--- Source document Enclosed Below ---

SSI odds ratios were adjusted for differences in procedure mix, patient characteristics, and comorbidity profiles, while prophylaxis use odds ratios accounted for clinically related procedure groups.

^{^b}

Correlation coefficients were calculated on log-transformed ORs to meet assumptions of normality.

^{^c}

Due to low event rate, models for certain specialties did not converge (denoted with NA) and were thus left out of this analysis.

Discussion

In this analysis of 40 611 nonemergent pediatric surgical procedures from 93 hospitals, a high rate of noncompliance and practice variation was observed for consensus guidelines recommending against postoperative prophylaxis use. Hospitals with higher rates of postoperative use had similar SSI rates as compared with those with lower rates of postoperative antibiotic use, and findings were consistent across both incisional and organ space SSIs. Furthermore, high rates of noncompliance and negligible correlation between postoperative prophylaxis use and SSI measures were found within each individual surgical specialty.

The results of this study add to the growing body of evidence characterizing high rates of postoperative prophylaxis use in pediatric surgery.^17,19,22,24 To date, published data examining the influence of postoperative prophylaxis use on SSI in pediatric surgery have been conflicting and largely limited to retrospective studies or small randomized clinical trials focusing on individual procedures.^{26,27,28,29,30} To our knowledge, the present study represents the most comprehensive and robust analysis to date examining the association between postoperative prophylaxis use and SSI rates in pediatric surgery. Furthermore, this is the first analysis to assess this association across multiple surgical procedures and pediatric surgical specialties using standardized definitions and a rigorous medical record review process for both exposures and outcomes.

--- End of Enclosed Source document ---

In the pediatric surgical prophylaxis text, begin at the words "Due to low event" and stop after "individual surgical specialty.". Write that span again, changing "noncompliance" to "nonadherence" wherever it occurs.

--- Extracted data Enclosed Below ---

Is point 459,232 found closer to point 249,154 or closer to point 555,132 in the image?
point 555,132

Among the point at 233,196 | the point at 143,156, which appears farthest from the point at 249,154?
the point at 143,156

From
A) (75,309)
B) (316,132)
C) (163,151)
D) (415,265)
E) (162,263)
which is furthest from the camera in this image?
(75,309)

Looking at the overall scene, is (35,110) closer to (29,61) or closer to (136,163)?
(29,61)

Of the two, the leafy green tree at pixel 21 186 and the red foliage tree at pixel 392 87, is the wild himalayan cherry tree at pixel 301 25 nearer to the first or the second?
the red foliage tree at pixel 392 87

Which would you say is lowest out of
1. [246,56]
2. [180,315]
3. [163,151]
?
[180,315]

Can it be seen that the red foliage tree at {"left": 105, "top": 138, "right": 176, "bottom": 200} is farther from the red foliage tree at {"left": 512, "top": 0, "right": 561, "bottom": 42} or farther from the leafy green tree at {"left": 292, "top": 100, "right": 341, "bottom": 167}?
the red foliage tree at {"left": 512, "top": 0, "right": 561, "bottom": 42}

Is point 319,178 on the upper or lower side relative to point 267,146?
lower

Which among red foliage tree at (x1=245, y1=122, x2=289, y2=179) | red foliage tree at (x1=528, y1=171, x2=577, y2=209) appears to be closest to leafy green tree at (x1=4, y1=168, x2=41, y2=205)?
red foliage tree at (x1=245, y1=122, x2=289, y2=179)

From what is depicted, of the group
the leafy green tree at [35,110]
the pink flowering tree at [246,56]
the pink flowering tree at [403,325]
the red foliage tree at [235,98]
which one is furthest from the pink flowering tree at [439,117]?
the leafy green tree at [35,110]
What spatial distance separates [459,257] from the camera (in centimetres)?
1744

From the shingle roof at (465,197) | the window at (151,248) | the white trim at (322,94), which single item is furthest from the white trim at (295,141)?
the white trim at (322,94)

--- End of Enclosed Extracted data ---

[Task solution]
Due to low event rate, models for certain specialties did not converge (denoted with NA) and were thus left out of this analysis.

Discussion

In this analysis of 40 611 nonemergent pediatric surgical procedures from 93 hospitals, a high rate of nonadherence and practice variation was observed for consensus guidelines recommending against postoperative prophylaxis use. Hospitals with higher rates of postoperative use had similar SSI rates as compared with those with lower rates of postoperative antibiotic use, and findings were consistent across both incisional and organ space SSIs. Furthermore, high rates of nonadherence and negligible correlation between postoperative prophylaxis use and SSI measures were found within each individual surgical specialty.